Blocking Images from One Domain
I’ve got a fancy 404 page (displayed when you try to access a page that doesn’t exist, like this one) on this blog, built on the principles outlined in the great A List Apart article The Perfect 404. It’s a great piece of logic that Ian Lloyd came up with that I’ve now implemented once in Java taglibs at Radiant Core and again in PHP for this blog. The gist is that the page changes depending on where you came from in order to display a ’smart’ result, and emails me when something is broken so that I can fix it. If there’s enough interest, I could turn this into a WordPress plugin — leave a comment if you’d like to see that.
One of the advantages of the 404 page emailing me when something can’t be found is knowing that someone else has linked directly to an image that used to be on this site but isn’t anymore.
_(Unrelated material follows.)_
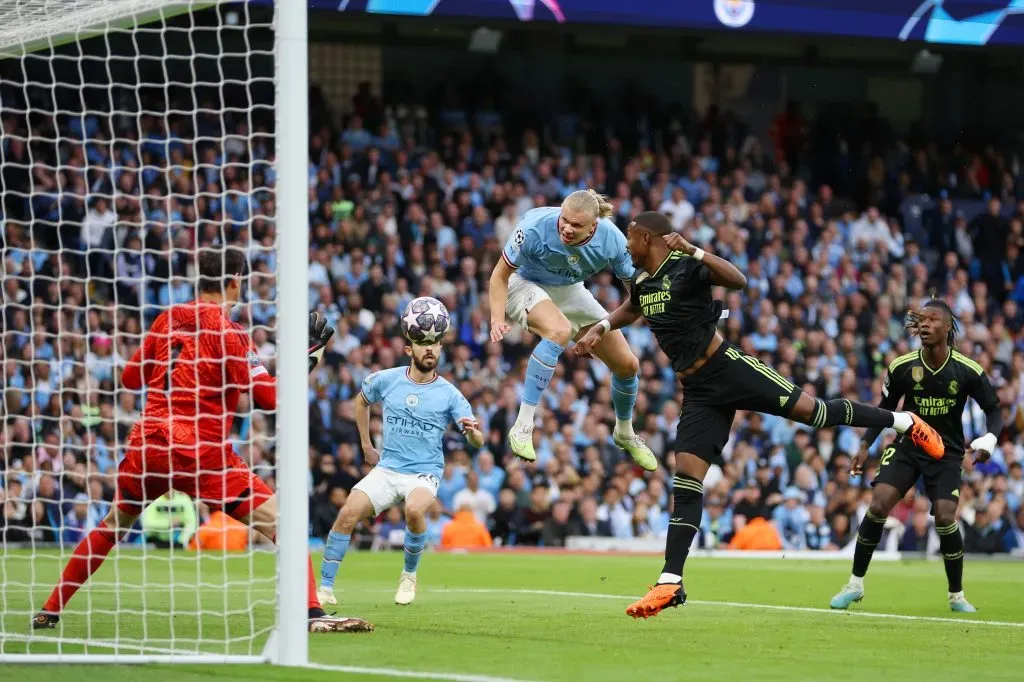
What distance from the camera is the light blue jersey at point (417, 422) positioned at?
456 inches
I had a last.fm sidebar for a while with the music I’d listened to but removed it after I figured out that most of my listening was on machines or devices that weren’t logging. In the short time it was on the site, youdao.com latched on to one of the images and linked to it directly for a page on their site. This isn’t a particularly bad practice, but since the image doesn’t exist here anymore they aren’t going to see it on their end. Given that we obviously don’t speak the same language, I thought it might be easier to just redirect their requests for images with a 403 error (forbidden). mod_rewrite to the rescue!
If you’re running an Apache web server and have the module enabled, and have it configured to allow .htaccess files to override your http.conf, you can achieve the same simple result by adding two lines to your .htaccess:
RewriteCond %{HTTP_REFERER} ^http://www.requestingsite.com/ [NC]
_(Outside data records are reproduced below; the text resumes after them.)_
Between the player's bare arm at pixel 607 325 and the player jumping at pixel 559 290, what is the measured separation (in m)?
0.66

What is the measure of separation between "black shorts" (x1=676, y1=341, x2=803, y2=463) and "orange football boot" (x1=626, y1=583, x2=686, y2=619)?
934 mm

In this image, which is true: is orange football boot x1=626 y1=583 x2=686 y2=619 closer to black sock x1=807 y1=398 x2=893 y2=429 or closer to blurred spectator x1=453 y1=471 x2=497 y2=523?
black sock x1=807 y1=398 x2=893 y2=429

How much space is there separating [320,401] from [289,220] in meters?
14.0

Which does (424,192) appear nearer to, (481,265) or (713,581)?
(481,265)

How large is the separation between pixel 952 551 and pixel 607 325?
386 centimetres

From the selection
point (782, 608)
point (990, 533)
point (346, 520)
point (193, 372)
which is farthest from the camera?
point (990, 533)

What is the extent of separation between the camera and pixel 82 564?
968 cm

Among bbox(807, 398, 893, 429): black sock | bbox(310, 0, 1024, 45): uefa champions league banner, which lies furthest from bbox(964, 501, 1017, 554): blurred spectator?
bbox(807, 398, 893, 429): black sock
RewriteRule .*\.(jpg|gif|png)$ - [F]
The first line matches on the domain of the site, with [NC] specified to tell mod_rewrite to ignore case-sensitivity. The second line says requests for anything ending in any of the three major image formats are forbidden (hence the [F]). How do you know it’s working? Try running the page through something like Google Translate, which pops up a JavaScript error when it gets the 403 back. And remember, as always, check your site after making changes to your .htaccess to make sure you haven’t broken anything!